Your assignment:
Among the entries below, find the lines with "contributing" and copy them.
(Input material begins)
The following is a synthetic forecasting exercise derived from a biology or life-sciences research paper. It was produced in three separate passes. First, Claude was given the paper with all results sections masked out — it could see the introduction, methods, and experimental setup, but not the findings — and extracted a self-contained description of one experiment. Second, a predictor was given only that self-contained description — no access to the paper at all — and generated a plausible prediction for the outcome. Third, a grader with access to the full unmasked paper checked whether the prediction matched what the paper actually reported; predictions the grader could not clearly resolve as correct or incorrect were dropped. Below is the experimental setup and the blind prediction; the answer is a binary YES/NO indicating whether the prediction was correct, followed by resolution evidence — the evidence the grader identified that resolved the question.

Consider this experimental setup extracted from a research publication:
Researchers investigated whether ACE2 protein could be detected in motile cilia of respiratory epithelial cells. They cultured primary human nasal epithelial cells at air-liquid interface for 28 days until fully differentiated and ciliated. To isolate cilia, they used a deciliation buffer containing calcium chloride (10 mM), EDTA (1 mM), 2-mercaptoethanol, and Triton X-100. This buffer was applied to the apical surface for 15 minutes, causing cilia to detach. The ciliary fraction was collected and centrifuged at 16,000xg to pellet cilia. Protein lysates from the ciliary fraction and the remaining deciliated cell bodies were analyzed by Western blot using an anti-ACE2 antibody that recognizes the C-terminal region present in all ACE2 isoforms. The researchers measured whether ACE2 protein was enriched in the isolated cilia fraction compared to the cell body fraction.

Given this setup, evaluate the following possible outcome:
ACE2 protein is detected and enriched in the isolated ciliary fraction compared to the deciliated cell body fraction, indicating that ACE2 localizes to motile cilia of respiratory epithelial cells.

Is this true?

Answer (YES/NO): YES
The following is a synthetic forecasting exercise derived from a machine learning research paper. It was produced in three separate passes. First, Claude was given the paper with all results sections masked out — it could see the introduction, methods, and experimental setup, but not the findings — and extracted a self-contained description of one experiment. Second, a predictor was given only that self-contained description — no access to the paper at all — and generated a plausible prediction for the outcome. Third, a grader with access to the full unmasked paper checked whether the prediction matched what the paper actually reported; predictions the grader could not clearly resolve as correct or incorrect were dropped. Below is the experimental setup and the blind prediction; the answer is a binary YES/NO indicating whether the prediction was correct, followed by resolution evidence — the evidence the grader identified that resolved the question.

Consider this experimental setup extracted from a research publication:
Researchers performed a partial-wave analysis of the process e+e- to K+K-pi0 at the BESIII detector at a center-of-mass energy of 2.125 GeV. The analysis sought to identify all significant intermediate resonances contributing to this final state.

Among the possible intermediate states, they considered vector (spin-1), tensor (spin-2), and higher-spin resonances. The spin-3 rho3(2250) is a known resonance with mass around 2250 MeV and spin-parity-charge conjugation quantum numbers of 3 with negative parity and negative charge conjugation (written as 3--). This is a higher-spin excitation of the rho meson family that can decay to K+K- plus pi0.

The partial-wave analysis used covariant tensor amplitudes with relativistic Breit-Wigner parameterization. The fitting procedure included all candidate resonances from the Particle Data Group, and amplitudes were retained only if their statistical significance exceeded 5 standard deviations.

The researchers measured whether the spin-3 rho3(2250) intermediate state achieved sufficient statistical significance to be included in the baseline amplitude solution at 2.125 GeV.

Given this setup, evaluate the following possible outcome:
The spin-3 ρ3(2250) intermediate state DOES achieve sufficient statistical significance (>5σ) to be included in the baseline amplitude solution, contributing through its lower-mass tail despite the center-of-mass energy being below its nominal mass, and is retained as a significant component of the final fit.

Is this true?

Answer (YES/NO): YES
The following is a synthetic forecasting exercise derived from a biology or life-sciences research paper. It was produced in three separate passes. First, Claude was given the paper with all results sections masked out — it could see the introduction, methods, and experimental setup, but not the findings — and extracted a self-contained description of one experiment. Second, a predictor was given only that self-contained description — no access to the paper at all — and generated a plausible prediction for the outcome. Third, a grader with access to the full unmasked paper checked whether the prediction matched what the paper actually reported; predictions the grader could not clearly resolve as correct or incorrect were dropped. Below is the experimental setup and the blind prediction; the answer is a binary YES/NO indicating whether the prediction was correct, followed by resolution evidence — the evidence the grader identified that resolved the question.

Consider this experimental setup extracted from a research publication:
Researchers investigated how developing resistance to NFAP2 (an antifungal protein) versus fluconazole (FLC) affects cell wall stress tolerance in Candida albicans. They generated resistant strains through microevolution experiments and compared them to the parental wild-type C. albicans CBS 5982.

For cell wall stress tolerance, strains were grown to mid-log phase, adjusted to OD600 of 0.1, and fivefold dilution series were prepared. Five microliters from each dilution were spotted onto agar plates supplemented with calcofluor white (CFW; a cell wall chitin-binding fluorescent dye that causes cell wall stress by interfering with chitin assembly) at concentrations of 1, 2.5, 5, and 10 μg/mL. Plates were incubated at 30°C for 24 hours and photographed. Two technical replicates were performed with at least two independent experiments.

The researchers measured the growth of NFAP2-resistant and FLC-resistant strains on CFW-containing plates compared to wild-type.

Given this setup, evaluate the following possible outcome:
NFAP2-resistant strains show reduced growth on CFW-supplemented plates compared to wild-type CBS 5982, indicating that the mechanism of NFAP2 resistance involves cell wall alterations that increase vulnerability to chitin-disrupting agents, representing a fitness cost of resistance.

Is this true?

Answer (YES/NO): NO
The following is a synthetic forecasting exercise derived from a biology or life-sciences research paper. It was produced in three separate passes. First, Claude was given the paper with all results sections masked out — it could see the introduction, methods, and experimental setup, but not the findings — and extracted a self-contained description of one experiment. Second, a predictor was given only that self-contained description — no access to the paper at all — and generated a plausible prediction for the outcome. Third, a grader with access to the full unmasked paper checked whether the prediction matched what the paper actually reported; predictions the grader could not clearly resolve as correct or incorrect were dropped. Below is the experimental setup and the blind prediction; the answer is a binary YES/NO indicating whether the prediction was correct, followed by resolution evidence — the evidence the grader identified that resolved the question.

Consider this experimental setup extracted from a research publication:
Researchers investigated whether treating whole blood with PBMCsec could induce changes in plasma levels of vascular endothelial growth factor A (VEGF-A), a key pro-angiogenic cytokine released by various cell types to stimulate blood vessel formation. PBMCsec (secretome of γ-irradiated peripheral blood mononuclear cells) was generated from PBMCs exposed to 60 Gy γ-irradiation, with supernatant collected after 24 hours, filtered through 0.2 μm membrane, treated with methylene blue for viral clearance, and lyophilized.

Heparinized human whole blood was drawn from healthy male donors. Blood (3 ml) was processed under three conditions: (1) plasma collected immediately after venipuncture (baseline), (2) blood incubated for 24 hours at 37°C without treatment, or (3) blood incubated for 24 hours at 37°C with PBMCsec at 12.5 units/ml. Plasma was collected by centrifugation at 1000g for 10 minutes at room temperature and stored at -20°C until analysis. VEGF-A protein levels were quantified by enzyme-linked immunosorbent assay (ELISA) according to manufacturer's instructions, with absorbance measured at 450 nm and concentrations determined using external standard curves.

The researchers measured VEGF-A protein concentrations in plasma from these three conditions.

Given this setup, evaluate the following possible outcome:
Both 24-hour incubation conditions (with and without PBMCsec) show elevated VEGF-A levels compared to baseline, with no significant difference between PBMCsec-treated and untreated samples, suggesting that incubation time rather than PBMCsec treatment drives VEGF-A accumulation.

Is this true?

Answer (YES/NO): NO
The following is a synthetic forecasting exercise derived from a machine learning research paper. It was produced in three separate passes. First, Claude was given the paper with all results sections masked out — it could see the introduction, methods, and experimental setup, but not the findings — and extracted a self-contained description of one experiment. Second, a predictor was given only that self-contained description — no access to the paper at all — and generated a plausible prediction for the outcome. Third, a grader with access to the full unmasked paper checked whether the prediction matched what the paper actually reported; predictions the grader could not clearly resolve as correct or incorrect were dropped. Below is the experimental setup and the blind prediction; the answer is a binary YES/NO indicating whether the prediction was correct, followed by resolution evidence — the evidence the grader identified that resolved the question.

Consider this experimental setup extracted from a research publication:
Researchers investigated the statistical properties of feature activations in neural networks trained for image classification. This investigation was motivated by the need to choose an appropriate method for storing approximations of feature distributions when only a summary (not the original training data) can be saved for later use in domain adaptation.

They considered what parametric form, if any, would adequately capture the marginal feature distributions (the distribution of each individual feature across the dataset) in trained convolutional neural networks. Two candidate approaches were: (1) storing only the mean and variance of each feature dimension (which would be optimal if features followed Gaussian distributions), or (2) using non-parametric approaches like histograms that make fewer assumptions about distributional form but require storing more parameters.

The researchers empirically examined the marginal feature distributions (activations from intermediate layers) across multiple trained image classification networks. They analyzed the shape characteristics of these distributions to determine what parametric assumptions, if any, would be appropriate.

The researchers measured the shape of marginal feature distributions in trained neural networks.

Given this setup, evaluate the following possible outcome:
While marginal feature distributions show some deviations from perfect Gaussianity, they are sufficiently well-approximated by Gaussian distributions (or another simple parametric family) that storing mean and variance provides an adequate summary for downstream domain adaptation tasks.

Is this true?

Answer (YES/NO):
(Input material ends)
Task answer:
Researchers performed a partial-wave analysis of the process e+e- to K+K-pi0 at the BESIII detector at a center-of-mass energy of 2.125 GeV. The analysis sought to identify all significant intermediate resonances contributing to this final state.
The spin-3 ρ3(2250) intermediate state DOES achieve sufficient statistical significance (>5σ) to be included in the baseline amplitude solution, contributing through its lower-mass tail despite the center-of-mass energy being below its nominal mass, and is retained as a significant component of the final fit.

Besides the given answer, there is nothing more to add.